__Exercise brief__: Transcribe the following material verbatim, reproducing every line and character without alteration.

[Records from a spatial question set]
|---|
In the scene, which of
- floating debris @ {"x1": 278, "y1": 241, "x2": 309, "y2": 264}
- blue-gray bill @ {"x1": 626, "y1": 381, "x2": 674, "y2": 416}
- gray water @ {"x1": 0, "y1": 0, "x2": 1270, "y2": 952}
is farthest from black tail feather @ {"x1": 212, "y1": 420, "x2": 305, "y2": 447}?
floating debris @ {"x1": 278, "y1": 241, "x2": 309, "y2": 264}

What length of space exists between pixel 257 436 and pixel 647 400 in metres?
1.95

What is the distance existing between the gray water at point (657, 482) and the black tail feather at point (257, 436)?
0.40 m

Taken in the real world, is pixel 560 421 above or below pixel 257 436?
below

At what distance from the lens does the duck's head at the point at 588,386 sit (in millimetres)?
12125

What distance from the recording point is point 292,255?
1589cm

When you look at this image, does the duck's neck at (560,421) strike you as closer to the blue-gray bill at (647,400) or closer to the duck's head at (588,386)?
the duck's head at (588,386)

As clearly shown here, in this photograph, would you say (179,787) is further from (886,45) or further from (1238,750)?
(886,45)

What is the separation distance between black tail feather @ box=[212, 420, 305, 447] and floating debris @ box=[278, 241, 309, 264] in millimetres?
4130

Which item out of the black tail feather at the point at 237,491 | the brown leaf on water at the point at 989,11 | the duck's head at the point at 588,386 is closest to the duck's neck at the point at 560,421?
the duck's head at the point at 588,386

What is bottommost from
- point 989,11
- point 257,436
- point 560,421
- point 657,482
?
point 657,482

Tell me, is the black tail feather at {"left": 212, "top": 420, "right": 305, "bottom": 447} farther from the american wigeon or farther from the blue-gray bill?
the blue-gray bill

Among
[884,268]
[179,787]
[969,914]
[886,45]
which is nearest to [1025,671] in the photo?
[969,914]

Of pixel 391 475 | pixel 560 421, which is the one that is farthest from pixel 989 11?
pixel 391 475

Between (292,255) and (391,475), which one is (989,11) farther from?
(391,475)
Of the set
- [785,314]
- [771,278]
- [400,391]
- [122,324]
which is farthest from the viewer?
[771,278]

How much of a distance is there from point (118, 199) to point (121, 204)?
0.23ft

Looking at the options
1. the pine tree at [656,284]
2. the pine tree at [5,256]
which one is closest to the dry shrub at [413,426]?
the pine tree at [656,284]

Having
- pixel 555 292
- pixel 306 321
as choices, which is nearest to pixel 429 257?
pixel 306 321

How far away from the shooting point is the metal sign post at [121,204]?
|---|
__Expected output__:
In the scene, which of
- floating debris @ {"x1": 278, "y1": 241, "x2": 309, "y2": 264}
- blue-gray bill @ {"x1": 626, "y1": 381, "x2": 674, "y2": 416}
- gray water @ {"x1": 0, "y1": 0, "x2": 1270, "y2": 952}
is farthest from black tail feather @ {"x1": 212, "y1": 420, "x2": 305, "y2": 447}?
floating debris @ {"x1": 278, "y1": 241, "x2": 309, "y2": 264}

What length of space exists between pixel 257 436 and pixel 647 400 in metres?
1.95

What is the distance existing between the gray water at point (657, 482) and the black tail feather at point (257, 436)?
0.40 m

Taken in the real world, is pixel 560 421 above or below pixel 257 436?
below

At what distance from the lens does the duck's head at the point at 588,386 sit (in millimetres)?
12125

What distance from the recording point is point 292,255?
1589cm

When you look at this image, does the duck's neck at (560,421) strike you as closer to the blue-gray bill at (647,400) or closer to the duck's head at (588,386)?
the duck's head at (588,386)

As clearly shown here, in this photograph, would you say (179,787) is further from (886,45) or further from (1238,750)?
(886,45)

What is the separation distance between black tail feather @ box=[212, 420, 305, 447] and floating debris @ box=[278, 241, 309, 264] in millimetres?
4130

Which item out of the black tail feather at the point at 237,491 | the brown leaf on water at the point at 989,11 | the duck's head at the point at 588,386 is closest to the duck's neck at the point at 560,421?
the duck's head at the point at 588,386

What is bottommost from
- point 989,11
- point 257,436
- point 560,421
- point 657,482
?
point 657,482

Tell me, is the black tail feather at {"left": 212, "top": 420, "right": 305, "bottom": 447} farther from the american wigeon or farther from the blue-gray bill?
the blue-gray bill

Among
[884,268]
[179,787]
[969,914]
[886,45]
which is nearest to [1025,671] in the photo?
[969,914]

Of pixel 391 475 | pixel 560 421, which is the one that is farthest from pixel 989 11?
pixel 391 475

Between (292,255) and (391,475), which one is (989,11) farther from?
(391,475)
Of the set
- [785,314]
- [771,278]
- [400,391]
- [122,324]
which is farthest from the viewer?
[771,278]

How much of a distance is there from point (118, 199) to point (121, 204)?
0.23ft

Looking at the options
1. the pine tree at [656,284]
2. the pine tree at [5,256]
which one is closest to the dry shrub at [413,426]?
the pine tree at [656,284]

Having
- pixel 555 292
- pixel 306 321
as choices, which is nearest to pixel 429 257?
pixel 306 321

How far away from the shooting point is the metal sign post at [121,204]?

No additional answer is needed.